It's the peak of those summer months when sunscreen is a must. However, did you know that most sunscreens on the market contain toxic chemicals that soak through the skin and can wreak havoc in the body? Anyone with the MTHFR gene mutation needs to be extra cognizant of this, as impaired methylation means a greater tendency to store toxins, rather than flush them. It can be a bit overwhelming to figure out what type of sunscreen you and your little ones should be using, so I'm going to break it down in a way that's very simple.
There are two main types of sunscreens on the market:
1. Chemical-based (oxybenzone, octinoxate, homosalate, octocrylene)
NO. Chemical-based sunscreens allow UV rays to be dispersed through the body and neutralize them from within. The reason chemical-based sunscreens take 20 minutes to become effective is because that time is necessary for the chemicals to soak through the skin and enter the body. Once inside, the chemicals react with the UV rays that have entered the body to neutralize them. These chemicals that are used as active ingredients have been linked to everything from allergies to hormonal disruption, including infertility, as well as destruction of the coral reefs.
2. Mineral-based (zinc oxide, titanium oxide)
YES. In comparison, mineral-based sunscreens reflect UV rays off the body like a mirror. Mineral-based sunscreens offer as much protection as chemical-based sunscreens and are effective immediately upon application. UV rays are not absorbed into the body, and neither are any harmful chemicals. These mineral ingredients are safe for the body, as well as the environment.

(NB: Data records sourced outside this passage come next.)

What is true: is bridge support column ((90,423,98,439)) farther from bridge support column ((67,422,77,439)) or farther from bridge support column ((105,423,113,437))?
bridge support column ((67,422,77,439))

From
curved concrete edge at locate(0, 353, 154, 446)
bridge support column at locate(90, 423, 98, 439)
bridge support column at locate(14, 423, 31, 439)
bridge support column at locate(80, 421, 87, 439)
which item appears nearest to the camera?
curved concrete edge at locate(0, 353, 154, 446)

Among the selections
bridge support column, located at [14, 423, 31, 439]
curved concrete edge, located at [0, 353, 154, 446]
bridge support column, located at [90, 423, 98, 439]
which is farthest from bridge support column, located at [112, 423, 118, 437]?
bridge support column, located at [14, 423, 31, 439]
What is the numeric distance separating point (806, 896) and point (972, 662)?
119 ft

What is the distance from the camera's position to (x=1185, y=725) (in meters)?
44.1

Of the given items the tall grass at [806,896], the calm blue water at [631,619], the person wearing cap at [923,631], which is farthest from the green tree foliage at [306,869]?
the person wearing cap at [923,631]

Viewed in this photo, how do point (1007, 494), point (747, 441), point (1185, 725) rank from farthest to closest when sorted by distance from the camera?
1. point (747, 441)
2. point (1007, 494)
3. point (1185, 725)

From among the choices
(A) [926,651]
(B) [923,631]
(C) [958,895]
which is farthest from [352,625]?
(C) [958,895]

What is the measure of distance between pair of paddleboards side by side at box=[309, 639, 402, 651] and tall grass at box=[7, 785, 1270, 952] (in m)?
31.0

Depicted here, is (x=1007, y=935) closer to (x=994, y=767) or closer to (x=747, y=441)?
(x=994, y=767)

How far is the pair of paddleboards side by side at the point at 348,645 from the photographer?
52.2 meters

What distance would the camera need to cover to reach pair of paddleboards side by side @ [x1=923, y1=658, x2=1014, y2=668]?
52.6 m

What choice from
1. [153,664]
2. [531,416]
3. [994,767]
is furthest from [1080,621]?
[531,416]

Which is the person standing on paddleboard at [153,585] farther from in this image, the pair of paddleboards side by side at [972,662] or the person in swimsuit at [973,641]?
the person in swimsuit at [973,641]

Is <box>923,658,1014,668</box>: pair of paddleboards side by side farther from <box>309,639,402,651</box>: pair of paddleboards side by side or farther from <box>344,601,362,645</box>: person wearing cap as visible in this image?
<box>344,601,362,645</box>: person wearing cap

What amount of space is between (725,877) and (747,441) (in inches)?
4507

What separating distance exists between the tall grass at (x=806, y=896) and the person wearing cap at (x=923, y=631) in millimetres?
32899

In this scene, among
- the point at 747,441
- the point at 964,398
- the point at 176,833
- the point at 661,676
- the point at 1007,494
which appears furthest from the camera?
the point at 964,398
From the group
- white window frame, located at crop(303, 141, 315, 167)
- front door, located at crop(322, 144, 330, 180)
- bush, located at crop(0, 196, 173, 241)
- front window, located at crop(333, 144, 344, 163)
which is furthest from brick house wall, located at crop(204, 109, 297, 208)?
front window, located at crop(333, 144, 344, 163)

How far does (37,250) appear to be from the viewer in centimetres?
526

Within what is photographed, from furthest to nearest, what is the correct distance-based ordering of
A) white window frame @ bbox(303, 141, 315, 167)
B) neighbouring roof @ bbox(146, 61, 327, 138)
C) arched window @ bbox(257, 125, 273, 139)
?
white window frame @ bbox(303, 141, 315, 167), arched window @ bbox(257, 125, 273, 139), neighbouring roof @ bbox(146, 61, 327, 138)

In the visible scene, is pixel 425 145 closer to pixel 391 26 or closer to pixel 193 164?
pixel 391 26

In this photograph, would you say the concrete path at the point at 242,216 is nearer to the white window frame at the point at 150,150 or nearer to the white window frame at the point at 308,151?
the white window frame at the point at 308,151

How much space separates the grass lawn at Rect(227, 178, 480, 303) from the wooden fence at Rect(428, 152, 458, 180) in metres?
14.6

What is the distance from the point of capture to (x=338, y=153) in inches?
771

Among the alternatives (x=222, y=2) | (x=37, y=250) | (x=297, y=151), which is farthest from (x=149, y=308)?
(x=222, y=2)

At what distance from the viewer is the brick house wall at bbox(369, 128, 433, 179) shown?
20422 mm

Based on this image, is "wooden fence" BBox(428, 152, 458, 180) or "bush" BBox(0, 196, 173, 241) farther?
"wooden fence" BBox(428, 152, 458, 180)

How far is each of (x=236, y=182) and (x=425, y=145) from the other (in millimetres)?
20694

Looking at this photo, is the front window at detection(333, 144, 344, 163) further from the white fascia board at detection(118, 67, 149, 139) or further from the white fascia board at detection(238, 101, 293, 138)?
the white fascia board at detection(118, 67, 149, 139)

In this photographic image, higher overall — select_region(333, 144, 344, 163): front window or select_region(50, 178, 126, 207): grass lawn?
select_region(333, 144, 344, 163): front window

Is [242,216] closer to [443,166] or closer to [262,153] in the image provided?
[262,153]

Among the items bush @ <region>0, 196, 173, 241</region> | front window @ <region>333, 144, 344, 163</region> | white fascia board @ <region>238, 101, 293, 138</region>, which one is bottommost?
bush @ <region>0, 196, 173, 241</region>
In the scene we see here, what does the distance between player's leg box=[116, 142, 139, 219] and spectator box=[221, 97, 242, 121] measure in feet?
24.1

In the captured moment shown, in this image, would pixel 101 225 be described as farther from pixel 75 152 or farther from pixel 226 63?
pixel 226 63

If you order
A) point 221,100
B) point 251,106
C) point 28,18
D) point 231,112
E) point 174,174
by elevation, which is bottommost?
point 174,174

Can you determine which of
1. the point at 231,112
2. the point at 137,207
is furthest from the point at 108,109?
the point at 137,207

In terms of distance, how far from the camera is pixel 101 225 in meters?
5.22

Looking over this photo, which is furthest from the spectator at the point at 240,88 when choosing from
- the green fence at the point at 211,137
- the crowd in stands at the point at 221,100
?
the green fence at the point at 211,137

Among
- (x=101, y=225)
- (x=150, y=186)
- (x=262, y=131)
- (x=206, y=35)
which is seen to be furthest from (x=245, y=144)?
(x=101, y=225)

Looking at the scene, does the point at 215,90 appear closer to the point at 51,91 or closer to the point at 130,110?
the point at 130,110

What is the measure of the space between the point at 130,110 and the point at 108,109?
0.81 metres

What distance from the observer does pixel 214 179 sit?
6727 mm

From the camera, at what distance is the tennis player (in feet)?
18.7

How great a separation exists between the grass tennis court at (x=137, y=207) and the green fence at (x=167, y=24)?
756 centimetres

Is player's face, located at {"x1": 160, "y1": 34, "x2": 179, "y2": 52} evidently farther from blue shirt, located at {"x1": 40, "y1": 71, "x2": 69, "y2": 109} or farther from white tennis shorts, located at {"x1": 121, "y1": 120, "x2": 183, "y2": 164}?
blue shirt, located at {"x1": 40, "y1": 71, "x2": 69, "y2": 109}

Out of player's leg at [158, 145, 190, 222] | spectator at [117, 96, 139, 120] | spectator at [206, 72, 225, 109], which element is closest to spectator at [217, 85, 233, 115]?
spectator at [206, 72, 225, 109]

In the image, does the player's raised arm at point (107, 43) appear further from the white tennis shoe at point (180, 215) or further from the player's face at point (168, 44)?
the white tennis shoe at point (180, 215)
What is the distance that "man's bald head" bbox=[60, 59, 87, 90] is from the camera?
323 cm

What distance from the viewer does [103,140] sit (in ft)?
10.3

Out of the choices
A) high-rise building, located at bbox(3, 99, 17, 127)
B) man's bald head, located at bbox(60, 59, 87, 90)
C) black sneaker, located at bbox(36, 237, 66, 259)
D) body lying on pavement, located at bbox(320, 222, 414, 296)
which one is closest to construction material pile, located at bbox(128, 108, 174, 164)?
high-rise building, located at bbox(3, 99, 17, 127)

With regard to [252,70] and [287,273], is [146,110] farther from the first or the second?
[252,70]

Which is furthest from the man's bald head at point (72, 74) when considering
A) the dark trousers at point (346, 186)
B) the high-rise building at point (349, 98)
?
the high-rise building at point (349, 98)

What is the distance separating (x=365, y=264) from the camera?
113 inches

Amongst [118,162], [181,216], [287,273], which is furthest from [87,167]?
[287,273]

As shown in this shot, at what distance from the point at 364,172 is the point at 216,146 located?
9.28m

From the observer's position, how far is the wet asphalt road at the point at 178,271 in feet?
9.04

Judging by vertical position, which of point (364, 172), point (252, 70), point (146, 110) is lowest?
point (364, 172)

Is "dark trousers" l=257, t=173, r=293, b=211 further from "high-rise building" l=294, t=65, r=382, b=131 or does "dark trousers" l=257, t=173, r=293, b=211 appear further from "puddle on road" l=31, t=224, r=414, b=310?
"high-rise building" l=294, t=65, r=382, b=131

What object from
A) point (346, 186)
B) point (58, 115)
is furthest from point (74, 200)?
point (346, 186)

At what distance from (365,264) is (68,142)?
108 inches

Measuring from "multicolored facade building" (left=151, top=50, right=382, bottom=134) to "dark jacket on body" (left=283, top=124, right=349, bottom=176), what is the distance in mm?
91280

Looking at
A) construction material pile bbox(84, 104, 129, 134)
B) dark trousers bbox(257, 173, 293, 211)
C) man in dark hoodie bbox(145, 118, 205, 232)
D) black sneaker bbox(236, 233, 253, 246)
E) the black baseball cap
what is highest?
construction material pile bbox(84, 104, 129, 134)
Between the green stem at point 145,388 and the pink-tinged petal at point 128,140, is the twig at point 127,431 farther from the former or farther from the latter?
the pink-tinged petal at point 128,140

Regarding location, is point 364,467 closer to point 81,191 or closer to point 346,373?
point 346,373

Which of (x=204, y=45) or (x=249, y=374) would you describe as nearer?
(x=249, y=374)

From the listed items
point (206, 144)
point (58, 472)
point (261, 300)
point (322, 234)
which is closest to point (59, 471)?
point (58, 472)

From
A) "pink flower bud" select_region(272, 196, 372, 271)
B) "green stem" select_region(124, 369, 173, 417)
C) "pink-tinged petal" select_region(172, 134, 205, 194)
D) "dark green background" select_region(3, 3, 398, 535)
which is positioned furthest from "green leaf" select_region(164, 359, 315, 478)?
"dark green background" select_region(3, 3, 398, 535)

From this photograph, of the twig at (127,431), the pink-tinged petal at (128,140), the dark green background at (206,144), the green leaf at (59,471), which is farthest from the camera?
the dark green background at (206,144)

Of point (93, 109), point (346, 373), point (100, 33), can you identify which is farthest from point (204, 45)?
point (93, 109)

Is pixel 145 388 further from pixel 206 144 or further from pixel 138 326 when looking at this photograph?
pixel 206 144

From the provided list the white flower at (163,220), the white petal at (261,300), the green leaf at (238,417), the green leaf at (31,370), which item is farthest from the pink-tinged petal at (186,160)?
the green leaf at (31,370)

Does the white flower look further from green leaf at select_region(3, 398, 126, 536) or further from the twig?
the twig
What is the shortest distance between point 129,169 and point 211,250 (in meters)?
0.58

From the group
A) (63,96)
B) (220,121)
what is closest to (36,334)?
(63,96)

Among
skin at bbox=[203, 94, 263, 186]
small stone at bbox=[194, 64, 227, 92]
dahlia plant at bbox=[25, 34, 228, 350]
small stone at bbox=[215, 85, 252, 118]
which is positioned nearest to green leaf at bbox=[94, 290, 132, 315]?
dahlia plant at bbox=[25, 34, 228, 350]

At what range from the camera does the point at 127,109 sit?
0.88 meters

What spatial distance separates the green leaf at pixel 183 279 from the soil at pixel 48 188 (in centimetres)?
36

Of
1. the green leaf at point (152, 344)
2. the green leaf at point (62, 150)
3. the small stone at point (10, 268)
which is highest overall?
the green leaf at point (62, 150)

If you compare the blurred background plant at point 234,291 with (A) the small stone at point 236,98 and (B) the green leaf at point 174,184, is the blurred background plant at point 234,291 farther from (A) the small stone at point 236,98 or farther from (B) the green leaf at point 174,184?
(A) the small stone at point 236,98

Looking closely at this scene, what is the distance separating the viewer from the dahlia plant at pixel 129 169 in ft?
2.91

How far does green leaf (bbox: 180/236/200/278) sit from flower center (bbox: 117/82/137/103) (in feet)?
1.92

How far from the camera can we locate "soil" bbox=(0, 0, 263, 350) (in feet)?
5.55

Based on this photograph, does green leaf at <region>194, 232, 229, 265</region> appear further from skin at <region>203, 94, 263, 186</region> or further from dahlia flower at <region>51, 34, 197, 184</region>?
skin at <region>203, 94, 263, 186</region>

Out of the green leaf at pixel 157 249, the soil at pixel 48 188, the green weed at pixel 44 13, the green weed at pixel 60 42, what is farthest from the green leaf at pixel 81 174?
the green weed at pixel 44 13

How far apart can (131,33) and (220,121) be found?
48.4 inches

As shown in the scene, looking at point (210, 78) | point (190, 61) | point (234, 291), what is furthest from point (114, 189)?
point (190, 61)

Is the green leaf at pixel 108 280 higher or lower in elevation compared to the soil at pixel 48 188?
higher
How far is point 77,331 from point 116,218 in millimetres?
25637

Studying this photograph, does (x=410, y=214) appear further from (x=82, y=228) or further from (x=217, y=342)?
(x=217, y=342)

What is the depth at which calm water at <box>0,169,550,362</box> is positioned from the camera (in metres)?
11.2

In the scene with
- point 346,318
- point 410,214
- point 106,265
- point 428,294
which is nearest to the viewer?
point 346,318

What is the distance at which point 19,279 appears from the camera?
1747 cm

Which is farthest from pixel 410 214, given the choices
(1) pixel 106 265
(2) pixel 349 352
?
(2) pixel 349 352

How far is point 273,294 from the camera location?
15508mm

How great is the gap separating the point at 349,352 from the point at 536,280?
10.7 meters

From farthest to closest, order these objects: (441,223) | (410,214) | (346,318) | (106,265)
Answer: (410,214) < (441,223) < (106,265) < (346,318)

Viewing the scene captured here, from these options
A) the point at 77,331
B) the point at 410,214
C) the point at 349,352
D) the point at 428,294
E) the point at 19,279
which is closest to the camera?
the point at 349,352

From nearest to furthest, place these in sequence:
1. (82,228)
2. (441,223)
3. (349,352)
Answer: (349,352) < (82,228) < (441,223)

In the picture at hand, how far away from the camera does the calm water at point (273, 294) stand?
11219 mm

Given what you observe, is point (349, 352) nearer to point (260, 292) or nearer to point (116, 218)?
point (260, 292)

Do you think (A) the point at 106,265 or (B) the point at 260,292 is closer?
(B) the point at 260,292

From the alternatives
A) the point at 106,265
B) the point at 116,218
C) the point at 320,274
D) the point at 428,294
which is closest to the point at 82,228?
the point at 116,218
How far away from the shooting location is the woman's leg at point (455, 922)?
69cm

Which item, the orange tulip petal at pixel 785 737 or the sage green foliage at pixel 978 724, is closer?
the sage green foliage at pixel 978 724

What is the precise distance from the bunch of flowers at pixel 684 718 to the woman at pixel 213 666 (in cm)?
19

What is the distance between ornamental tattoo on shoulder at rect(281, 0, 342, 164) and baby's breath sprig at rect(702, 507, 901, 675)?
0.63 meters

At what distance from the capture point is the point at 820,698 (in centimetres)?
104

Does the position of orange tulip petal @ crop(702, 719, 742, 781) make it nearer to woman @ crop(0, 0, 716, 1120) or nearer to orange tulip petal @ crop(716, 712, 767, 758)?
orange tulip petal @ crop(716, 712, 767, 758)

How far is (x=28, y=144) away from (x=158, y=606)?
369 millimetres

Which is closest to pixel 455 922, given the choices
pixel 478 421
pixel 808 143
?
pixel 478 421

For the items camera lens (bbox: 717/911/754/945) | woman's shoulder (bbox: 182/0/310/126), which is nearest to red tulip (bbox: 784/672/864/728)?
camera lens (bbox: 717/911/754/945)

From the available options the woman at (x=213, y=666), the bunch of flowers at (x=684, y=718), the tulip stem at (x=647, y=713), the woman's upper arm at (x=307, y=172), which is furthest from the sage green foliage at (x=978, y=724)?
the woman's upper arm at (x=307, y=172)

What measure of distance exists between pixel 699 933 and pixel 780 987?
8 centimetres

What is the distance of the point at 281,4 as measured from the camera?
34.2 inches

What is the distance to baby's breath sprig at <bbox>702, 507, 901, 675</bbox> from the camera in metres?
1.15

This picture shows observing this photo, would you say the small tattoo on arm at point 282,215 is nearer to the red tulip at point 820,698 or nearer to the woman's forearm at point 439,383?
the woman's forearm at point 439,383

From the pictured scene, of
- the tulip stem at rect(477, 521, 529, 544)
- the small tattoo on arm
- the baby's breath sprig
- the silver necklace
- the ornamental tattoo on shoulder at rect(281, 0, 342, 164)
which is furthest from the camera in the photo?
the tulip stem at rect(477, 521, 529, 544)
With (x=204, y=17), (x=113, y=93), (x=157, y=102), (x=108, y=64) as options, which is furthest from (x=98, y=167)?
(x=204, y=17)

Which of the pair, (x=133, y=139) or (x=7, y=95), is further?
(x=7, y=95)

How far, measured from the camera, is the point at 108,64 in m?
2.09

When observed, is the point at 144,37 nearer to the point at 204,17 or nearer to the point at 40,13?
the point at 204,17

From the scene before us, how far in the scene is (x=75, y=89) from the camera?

As you can see, mineral-based sunscreen is the safer choice. However, there is one more thing to keep in mind. Mineral-based sunscreens can leave a pasty white film on the skin. That's what drove manufacturers to create chemical-based sunscreens in the first place. A way around this problem is for manufacturers to make mineral-based sunscreens more clear and absorbable by using what's called "nano particles." This basically means that the sunscreen uses particles of the active ingredient that are very small and more easily absorbed into the body. The safety of nano-particles are, however, controversial and may negatively affect the efficiency of the product.
The safest option is to go for a mineral-based sunscreen that does not use nano particles. If this is what you're seeking, you will see "non-nano" either on the front of the packaging or as a descriptor in the ingredient list. Manufacturers of most non-nano mineral-based sunscreens have figured out how to strike a balance by using the most optimally sized particles that are both non-nano and will leave minimal residue on the skin. Another strategy is to use other natural ingredients that counteract the pastiness, such as jojoba oil.
What type of sunscreen do you use? Have you tried a mineral-based one? Tell us about it!